Mosaic properties of juvenile retinas with no visual experience are comparable to the properties of mature mosaics. A: the density recovery profile shows a normalized spatial autocorrelogram of RF centers (open bars). Dotted horizontal line represents uniform cell density that would result from a random distribution. Overlaid in gray is a distribution of the nearest neighbor distances. Arrowheads mark a typical distance between the nearest neighbor RFs computed as a mean of the densest 70% of the distribution (Table 1). B: the distribution of normalized nearest neighbor distances in the units of RF radius.
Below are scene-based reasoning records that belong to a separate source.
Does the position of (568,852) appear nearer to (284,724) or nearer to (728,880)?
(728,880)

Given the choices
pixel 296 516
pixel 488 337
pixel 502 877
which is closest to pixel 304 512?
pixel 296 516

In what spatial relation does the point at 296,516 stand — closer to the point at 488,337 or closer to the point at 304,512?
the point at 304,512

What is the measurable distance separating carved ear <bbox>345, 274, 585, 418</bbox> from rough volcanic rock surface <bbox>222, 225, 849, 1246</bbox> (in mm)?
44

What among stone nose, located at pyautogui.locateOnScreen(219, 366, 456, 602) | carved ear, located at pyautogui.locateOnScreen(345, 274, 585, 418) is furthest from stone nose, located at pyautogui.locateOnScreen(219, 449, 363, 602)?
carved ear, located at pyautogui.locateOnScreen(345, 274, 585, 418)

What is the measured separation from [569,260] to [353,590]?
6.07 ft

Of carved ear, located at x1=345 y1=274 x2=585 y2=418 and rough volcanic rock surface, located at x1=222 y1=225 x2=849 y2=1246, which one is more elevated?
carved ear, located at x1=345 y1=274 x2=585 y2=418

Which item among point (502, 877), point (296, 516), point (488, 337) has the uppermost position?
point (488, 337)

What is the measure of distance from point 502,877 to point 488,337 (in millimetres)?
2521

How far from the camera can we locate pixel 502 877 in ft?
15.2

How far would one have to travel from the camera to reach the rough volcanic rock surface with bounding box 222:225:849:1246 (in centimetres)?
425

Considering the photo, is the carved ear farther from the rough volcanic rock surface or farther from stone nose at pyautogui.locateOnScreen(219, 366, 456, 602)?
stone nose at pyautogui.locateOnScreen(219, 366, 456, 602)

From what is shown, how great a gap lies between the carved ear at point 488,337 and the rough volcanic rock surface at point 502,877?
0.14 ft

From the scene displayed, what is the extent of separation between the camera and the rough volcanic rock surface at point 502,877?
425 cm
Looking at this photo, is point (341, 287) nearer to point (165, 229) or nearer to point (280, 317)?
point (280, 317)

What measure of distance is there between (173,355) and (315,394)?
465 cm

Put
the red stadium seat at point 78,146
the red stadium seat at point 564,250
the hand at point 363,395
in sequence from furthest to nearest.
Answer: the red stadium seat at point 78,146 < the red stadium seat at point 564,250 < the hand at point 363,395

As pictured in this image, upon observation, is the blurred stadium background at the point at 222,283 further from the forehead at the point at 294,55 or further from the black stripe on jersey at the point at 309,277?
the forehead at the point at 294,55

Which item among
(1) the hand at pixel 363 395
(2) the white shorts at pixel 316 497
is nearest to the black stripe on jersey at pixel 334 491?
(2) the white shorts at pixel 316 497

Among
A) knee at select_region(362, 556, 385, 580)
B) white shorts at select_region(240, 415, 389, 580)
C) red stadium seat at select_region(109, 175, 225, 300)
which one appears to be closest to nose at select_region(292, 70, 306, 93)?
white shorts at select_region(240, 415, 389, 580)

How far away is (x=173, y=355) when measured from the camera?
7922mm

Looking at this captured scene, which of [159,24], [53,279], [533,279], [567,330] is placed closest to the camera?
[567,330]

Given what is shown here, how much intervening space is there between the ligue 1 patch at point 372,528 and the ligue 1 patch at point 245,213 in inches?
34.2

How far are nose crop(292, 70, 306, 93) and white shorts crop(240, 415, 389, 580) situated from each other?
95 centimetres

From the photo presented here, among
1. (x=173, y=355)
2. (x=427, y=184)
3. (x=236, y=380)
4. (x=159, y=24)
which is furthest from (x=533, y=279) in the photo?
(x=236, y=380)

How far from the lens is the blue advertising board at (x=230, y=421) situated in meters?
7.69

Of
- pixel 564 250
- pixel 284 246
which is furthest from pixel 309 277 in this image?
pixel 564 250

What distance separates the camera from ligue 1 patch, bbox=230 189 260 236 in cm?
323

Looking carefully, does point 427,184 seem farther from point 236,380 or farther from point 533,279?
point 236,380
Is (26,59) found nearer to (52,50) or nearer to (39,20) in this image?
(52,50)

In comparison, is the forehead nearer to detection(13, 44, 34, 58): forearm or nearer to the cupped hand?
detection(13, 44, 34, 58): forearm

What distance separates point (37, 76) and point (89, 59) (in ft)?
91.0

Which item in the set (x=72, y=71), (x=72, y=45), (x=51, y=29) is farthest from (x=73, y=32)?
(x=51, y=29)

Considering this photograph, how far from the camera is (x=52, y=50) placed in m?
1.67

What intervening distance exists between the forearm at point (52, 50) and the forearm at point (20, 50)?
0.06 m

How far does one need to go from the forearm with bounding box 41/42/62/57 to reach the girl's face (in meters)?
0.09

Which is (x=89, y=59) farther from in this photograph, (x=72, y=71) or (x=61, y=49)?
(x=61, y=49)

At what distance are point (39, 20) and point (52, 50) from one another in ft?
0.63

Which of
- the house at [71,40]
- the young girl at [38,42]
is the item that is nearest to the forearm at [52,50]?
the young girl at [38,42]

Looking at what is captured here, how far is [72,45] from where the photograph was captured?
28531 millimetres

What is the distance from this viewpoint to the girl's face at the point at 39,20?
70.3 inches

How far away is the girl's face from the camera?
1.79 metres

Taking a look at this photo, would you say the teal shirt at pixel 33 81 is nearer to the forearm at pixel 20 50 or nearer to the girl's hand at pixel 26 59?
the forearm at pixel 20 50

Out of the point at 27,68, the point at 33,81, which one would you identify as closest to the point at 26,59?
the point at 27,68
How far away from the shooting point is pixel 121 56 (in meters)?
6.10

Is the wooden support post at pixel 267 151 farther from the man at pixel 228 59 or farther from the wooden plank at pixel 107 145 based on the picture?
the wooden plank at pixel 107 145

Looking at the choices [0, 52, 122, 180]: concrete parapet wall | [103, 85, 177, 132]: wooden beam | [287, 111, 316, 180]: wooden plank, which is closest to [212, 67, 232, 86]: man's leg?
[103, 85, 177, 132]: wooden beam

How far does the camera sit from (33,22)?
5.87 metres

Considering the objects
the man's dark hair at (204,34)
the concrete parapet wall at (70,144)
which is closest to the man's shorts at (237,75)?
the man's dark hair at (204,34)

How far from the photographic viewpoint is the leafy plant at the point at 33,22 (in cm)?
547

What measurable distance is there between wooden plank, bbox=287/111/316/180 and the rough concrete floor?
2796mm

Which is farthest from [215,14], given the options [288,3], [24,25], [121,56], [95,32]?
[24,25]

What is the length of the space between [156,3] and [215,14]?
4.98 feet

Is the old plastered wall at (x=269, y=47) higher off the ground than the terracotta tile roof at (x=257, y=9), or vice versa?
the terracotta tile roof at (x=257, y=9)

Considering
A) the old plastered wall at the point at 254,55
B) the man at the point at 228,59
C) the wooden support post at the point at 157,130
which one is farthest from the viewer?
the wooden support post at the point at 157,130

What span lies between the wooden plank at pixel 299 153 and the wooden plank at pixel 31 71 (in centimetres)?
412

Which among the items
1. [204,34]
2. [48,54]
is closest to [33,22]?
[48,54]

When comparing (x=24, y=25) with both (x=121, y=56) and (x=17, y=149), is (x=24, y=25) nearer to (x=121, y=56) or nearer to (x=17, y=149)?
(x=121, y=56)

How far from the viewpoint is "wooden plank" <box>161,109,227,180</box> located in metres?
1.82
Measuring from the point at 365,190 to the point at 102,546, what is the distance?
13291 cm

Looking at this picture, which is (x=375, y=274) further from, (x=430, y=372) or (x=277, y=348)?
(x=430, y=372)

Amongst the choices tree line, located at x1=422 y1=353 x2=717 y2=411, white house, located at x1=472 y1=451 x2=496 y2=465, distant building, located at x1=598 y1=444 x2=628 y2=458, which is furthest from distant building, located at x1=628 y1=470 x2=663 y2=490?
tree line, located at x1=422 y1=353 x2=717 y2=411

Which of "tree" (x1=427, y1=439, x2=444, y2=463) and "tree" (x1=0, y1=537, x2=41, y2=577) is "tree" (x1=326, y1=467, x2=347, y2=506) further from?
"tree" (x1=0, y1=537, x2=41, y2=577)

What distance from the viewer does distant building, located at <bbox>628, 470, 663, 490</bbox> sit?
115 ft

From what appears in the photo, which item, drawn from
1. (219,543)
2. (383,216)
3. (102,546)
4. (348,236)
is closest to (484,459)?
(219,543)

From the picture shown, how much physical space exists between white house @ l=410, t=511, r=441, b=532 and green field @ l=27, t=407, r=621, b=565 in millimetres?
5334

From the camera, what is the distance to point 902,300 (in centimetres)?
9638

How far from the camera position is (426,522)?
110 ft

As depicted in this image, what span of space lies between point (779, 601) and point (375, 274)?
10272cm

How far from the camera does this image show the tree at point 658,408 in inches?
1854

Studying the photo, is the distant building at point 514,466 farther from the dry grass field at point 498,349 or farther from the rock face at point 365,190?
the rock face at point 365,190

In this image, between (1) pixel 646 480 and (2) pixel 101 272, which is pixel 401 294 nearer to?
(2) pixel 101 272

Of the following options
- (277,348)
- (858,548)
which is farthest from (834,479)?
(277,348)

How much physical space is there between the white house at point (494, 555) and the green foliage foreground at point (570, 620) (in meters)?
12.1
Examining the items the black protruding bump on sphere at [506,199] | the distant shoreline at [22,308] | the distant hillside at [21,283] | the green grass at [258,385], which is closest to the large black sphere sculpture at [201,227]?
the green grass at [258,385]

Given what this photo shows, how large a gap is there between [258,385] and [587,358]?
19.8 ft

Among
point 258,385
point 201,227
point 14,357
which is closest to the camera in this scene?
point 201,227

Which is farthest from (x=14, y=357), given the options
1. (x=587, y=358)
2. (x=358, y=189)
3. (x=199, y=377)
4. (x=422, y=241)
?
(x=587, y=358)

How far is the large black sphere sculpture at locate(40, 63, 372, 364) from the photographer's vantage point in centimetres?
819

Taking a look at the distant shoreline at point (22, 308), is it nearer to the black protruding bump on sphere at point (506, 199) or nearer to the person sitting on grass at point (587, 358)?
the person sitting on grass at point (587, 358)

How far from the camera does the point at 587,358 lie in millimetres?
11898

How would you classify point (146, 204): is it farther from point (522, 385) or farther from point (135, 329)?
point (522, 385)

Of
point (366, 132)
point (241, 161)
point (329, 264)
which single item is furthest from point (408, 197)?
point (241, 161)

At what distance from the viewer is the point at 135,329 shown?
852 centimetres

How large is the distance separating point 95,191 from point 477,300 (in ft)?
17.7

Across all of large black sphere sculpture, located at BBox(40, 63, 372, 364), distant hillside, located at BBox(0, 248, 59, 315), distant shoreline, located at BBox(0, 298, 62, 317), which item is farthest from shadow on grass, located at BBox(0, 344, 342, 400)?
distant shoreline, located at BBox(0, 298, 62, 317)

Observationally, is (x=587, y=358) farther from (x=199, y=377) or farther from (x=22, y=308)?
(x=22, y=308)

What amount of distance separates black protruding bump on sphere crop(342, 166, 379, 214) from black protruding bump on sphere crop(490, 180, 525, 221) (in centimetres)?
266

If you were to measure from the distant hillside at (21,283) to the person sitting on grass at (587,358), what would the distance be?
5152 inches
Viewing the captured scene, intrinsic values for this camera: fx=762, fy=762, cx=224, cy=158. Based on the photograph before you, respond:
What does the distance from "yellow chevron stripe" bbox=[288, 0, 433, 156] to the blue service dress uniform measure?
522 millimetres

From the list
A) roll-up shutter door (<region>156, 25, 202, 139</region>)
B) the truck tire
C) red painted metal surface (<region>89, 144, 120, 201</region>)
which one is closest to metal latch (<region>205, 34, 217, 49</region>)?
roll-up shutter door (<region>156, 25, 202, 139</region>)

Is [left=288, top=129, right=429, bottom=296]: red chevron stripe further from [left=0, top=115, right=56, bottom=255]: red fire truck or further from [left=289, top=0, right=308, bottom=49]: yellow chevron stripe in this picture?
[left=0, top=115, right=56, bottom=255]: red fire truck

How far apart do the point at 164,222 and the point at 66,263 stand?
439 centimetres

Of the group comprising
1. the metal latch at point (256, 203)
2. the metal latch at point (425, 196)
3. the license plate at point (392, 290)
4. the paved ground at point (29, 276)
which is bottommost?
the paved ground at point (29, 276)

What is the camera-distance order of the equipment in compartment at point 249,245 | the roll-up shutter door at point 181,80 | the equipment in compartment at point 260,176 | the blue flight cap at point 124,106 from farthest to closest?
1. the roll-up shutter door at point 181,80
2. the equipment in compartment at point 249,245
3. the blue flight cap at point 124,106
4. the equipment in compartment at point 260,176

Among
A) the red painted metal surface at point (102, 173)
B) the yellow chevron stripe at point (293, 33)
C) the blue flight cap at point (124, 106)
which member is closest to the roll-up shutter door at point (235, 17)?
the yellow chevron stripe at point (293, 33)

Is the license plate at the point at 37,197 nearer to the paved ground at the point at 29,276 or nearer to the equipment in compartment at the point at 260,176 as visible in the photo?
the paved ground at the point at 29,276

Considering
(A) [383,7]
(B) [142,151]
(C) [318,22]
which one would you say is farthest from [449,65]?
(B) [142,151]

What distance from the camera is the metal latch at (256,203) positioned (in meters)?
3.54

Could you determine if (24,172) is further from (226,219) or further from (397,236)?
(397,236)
Arrowheads mark a typical normalized nearest neighbor distance (NND) as a mean of the densest 70% of the distribution (Table 1). For ON-2E, an asterisk above the last bin indicates that all values of NND > 5 have been also included into that bin. In both A and B, the results are from 1 adult and 1 P12 rat (same animals as in Figs. 1 and 2A).

Fig. 4.

Light response kinetics are not mature at the age of eye opening. A: comparison of light response kinetics and transience between RGC types identified in 3 adult rats (■) and 3 rats at the age of eye opening (□). Each data point represents 1 cell type recorded in 1 animal. Cell type color codes are the same as in Fig. 2. Response transience (ranging from 0 to 1), polarity ([1 for ON cells, −1 for OFF cells), and time to 0 are determined from the STA time course for each cell and averaged across cells of the same type. Error bars represent SD across all cells of a given type within 1 retina. B: cumulative histograms comparing light response kinetics across all recorded RGCs. Three adult rats, dark gray; 3 rats at eye opening, light gray. Shading shows ±SD. C: same as B for light response transience.